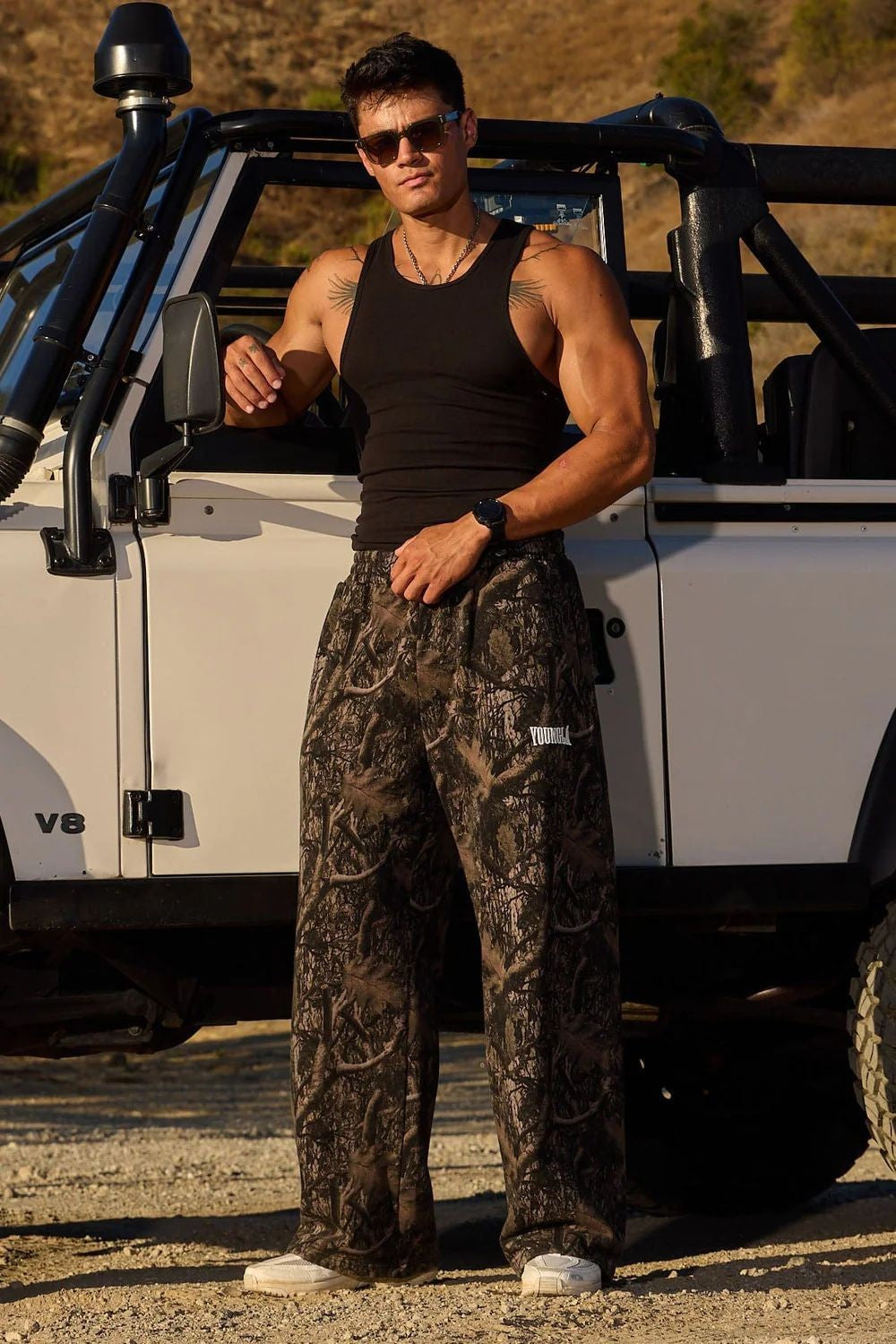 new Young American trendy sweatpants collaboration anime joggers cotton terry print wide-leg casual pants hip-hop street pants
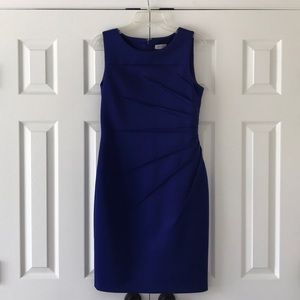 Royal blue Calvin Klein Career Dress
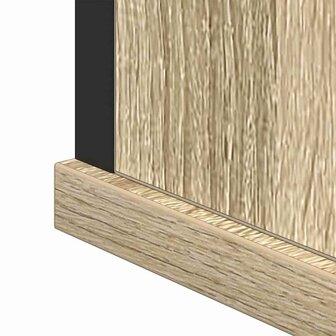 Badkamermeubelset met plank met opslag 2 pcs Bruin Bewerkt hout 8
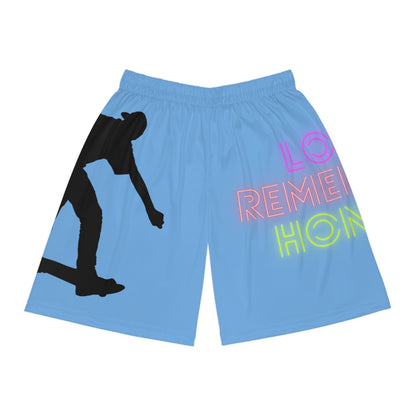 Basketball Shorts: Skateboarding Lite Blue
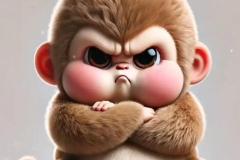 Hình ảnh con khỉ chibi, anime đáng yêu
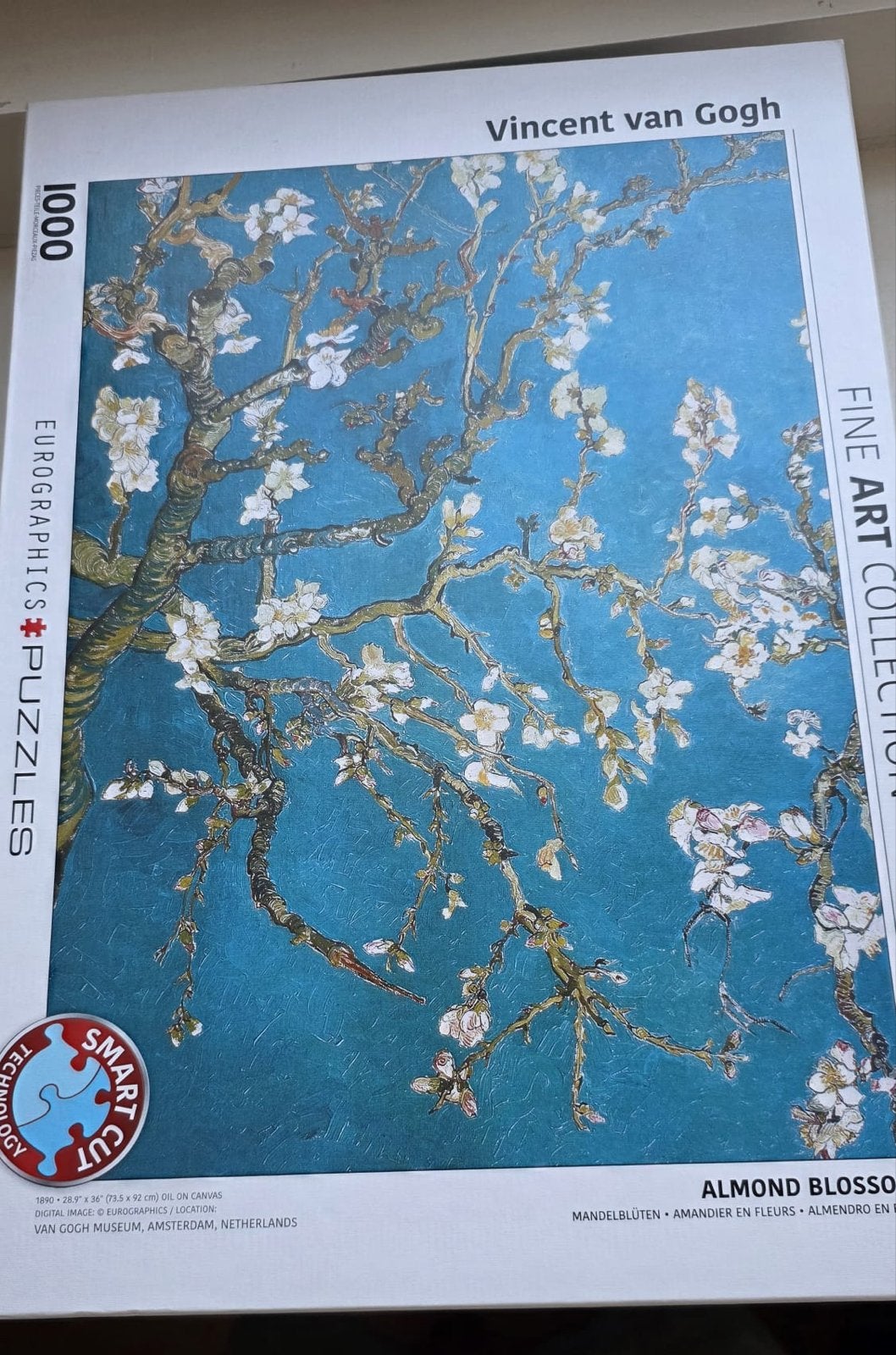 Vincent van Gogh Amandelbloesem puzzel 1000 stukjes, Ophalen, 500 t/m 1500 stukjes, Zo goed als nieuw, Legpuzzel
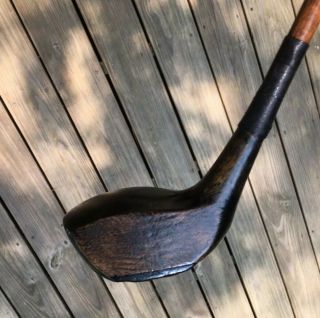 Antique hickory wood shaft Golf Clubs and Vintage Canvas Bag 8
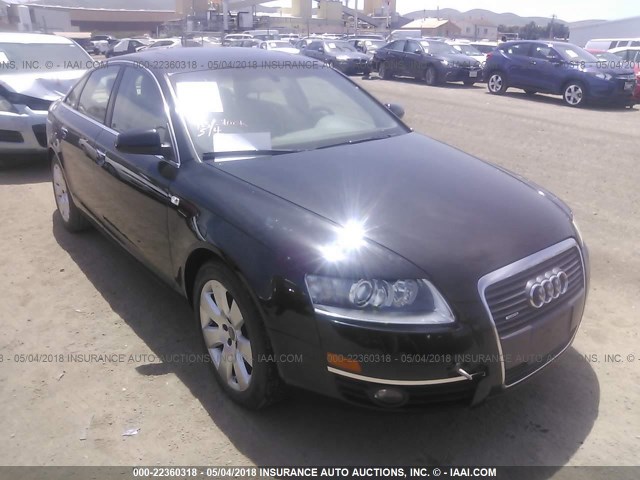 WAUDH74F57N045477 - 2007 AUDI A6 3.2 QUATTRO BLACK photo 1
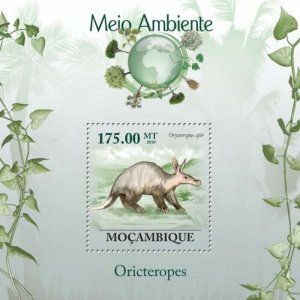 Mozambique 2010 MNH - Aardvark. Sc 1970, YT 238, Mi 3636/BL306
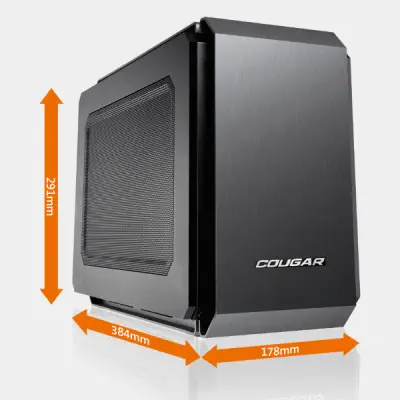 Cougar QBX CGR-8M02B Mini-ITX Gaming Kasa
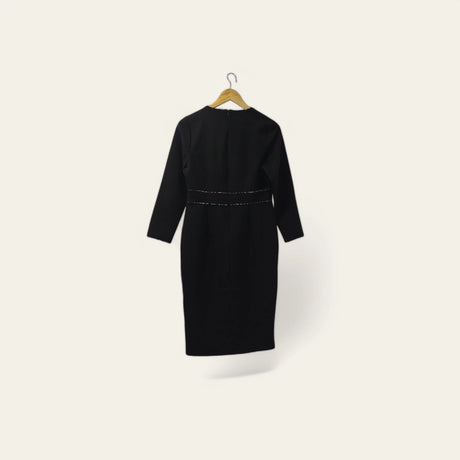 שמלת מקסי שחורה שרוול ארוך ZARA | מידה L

■ What to work on ■
Return the entries above exactly as they appear. Pictures should not be copied.

■ Answer for the task ■
 new Young American trendy sweatpants collaboration anime joggers cotton terry print wide-leg casual pants hip-hop street pants
 Royal blue Calvin Klein Career Dress
 Badkamermeubelset met plank met opslag 2 pcs Bruin Bewerkt hout 8
 Basketball Shorts: Skateboarding Lite Blue
 Hình ảnh con khỉ chibi, anime đáng yêu
 Vincent van Gogh Amandelbloesem puzzel 1000 stukjes, Ophalen, 500 t/m 1500 stukjes, Zo goed als nieuw, Legpuzzel
 Antique hickory wood shaft Golf Clubs and Vintage Canvas Bag 8
 WAUDH74F57N045477 - 2007 AUDI A6 3.2 QUATTRO BLACK photo 1
 Mozambique 2010 MNH - Aardvark. Sc 1970, YT 238, Mi 3636/BL306
 Cougar QBX CGR-8M02B Mini-ITX Gaming Kasa
 שמלת מקסי שחורה שרוול ארוך ZARA | מידה L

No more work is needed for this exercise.